Both claims are wrongheaded. These studies are direct challenges to the standard cogneuro paradigm that brain computation is fundamentally inter-neuronal. This is what the Gallistel-King conjecture challenges. The work on slime molds and plants indicates that what fits the behavioral definitions of learning exist in organisms without the requisite neural nets. The conclusion is that neural nets are not necessary for learning. This surely points to the possibility that the standard picture in cog-neuro concerning the centrality of neural nets to cognition needs a fundamental rethink. In fact, it would be biologically amazing if intra-neuronal/cellular cognitive computation was possible and extant in lower organisms but higher organisms didn't use this computational power at all.
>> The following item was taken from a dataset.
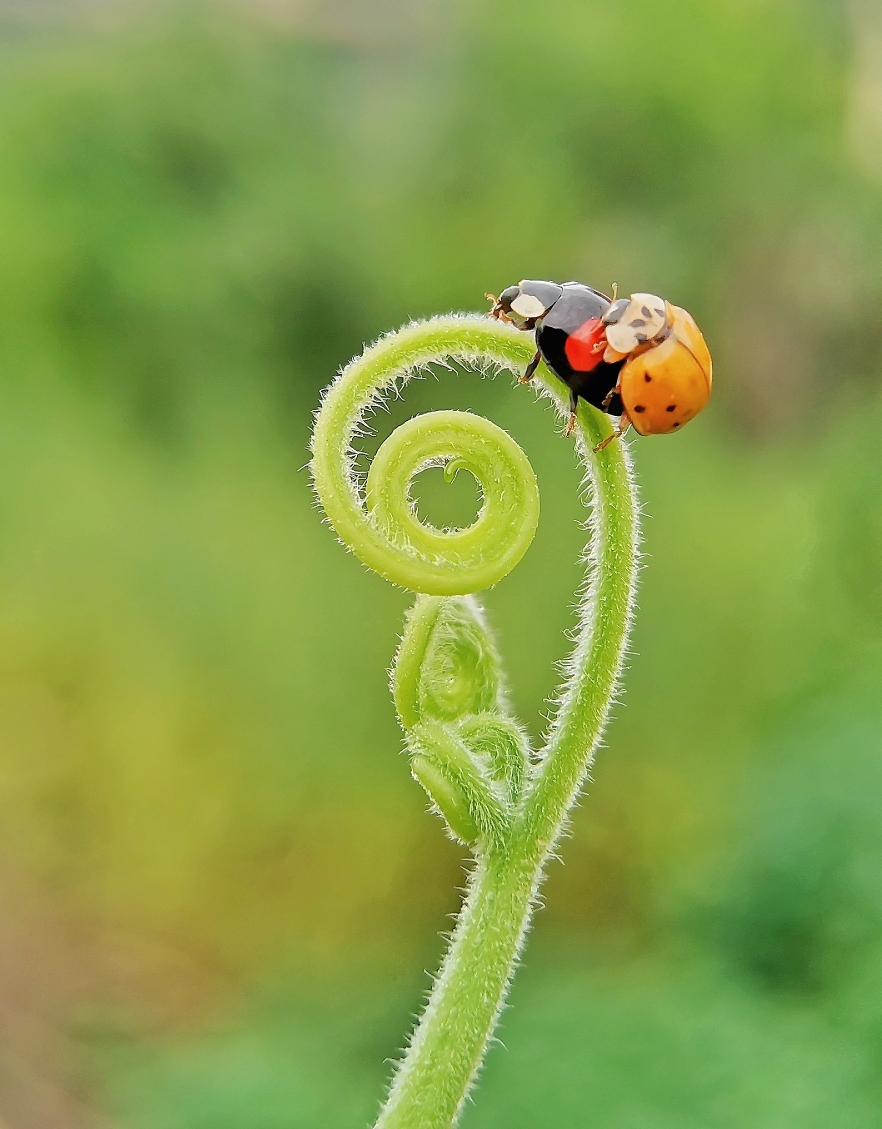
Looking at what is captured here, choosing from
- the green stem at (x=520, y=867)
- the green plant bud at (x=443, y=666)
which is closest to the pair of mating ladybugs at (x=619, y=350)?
the green stem at (x=520, y=867)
Read the review. The content is not news to FoLers. But the reactions to the work and the weird attempts to either discredit, downplay or reinterpret it is fun to look at. The significant thing, IMO, is that this stuff is becoming more and more mainstream. I think we might be on the edge of a big change of mind.
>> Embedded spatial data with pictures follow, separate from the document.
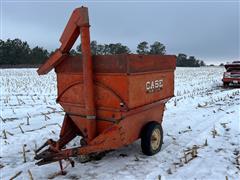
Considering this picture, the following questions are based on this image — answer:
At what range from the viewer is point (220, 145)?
18.1ft

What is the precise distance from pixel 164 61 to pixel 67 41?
198cm

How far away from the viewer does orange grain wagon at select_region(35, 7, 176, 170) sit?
4.41m

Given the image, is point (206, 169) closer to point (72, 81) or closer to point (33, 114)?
point (72, 81)

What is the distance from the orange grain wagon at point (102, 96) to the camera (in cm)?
441

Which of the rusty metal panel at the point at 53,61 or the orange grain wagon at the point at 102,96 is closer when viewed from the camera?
the orange grain wagon at the point at 102,96

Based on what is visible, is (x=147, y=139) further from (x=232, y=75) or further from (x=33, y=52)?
(x=33, y=52)

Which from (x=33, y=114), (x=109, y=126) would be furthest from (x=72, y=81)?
(x=33, y=114)

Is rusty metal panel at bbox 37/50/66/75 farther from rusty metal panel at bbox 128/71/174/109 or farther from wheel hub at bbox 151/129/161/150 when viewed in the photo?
wheel hub at bbox 151/129/161/150

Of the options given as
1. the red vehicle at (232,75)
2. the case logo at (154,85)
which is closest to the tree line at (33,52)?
the red vehicle at (232,75)

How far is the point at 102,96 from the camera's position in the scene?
4.65 meters

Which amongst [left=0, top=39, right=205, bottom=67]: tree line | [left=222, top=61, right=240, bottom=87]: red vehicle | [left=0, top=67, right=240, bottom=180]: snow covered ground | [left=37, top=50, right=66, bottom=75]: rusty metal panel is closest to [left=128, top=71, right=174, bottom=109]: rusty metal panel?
[left=0, top=67, right=240, bottom=180]: snow covered ground

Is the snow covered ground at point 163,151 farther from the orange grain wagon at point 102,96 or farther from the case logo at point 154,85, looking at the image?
the case logo at point 154,85

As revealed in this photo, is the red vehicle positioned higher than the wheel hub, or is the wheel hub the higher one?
the red vehicle

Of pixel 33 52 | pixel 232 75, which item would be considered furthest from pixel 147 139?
pixel 33 52
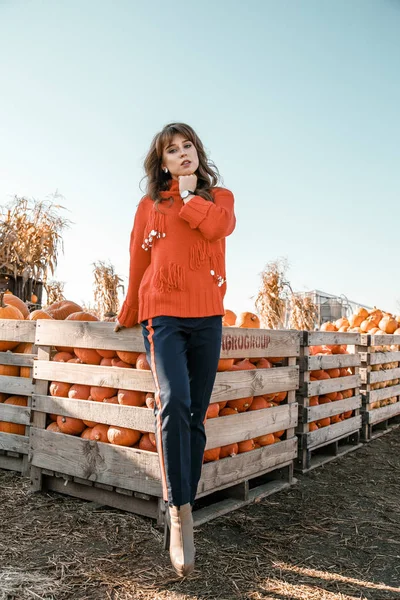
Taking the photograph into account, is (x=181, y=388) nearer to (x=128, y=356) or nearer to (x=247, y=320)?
(x=128, y=356)

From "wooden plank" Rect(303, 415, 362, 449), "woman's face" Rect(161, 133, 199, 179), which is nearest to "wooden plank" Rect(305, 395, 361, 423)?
"wooden plank" Rect(303, 415, 362, 449)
...This seems really clear to me. Habituation works like this: a stimulus triggers a chemical cascade, and part of that cascade is a negative feedback loop, i.e. a process that produces an inhibitor of some earlier stage in the cascade unless certain things happen (e.g., the stimulus disappears and then reappears later, or consequences like actual damage after exposure to a noxious stimulus happen). Such an inhibitor can obviously diffuse through a plasmodium, indeed it'd be hard to imagine a way to stop it. Keep in mind that plants are actually plasmodia, even though that's less obvious than in plasmodial slime molds: the individual-looking cells are all connected through simple pores in the cell walls.
ReplyDeleteThis is how habituation works in our own neurons. What I don't understand is the assumption that all memory and all learning is habituation.
Nobody said that it was. But as you can see by the reaction to the work by the less accepting, until this was demonstrated, it was assumed that habituation was an inter neural process. We now know it is not. The next question is how much more "cognitive" things these brainless systems can accomplish. There is at least some evidence that in plants it is quite a lot; including anticipating where the sun is going to be. This is fancier than habituation. So, quite right, not great yet. But then until very recently even this was questioned.